**Task inputs**
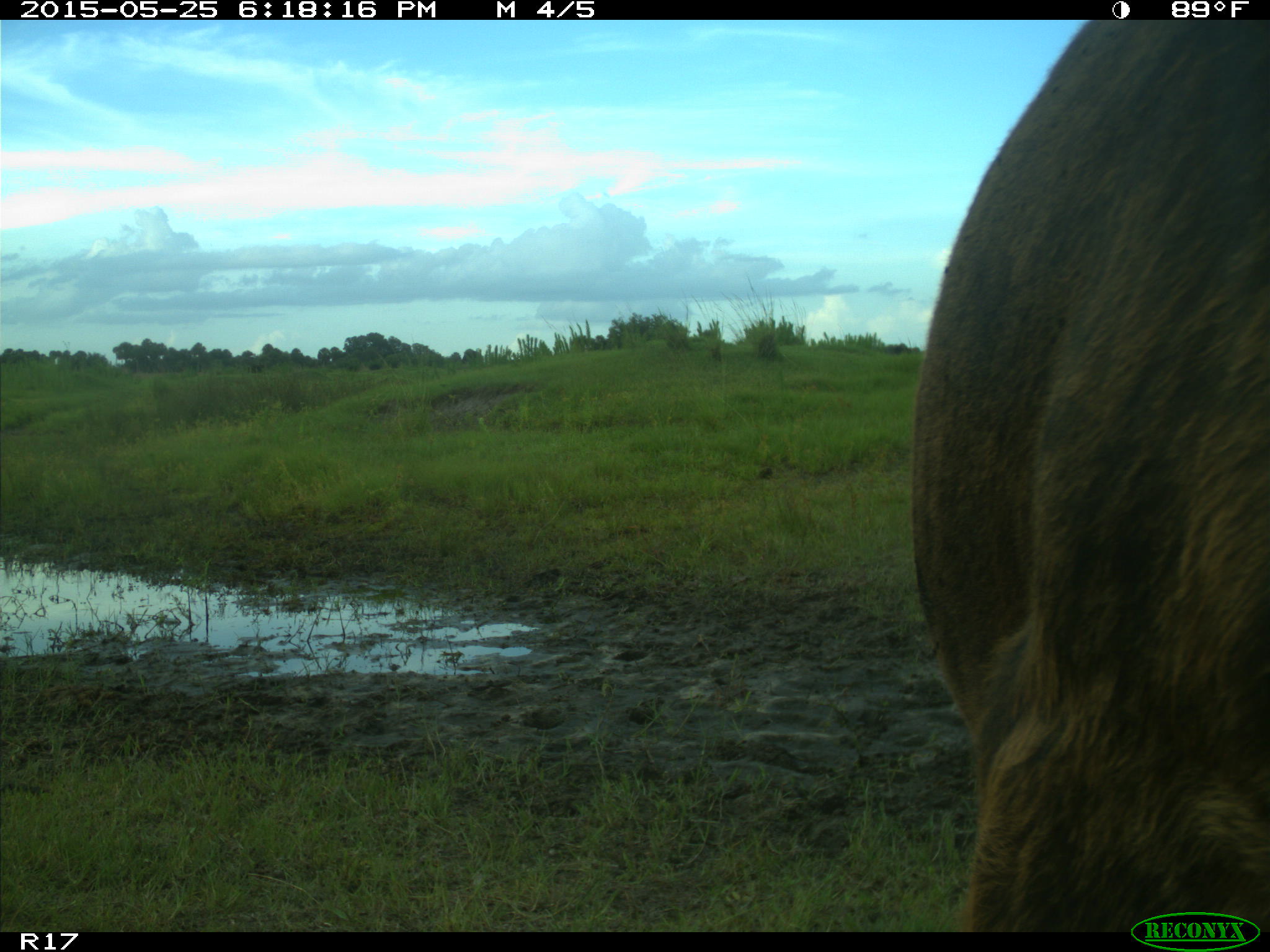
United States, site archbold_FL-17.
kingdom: Animalia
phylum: Chordata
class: Mammalia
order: Artiodactyla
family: Bovidae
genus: Bos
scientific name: Bos taurus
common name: domestic cow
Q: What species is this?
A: Bos taurus (domestic cow).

**Description of the task**
Copy out all the data exactly. No images belong in the copy.

**Response to the task**
United States, site archbold_FL-17.
kingdom: Animalia
phylum: Chordata
class: Mammalia
order: Artiodactyla
family: Bovidae
genus: Bos
scientific name: Bos taurus
common name: domestic cow
Q: What species is this?
A: Bos taurus (domestic cow).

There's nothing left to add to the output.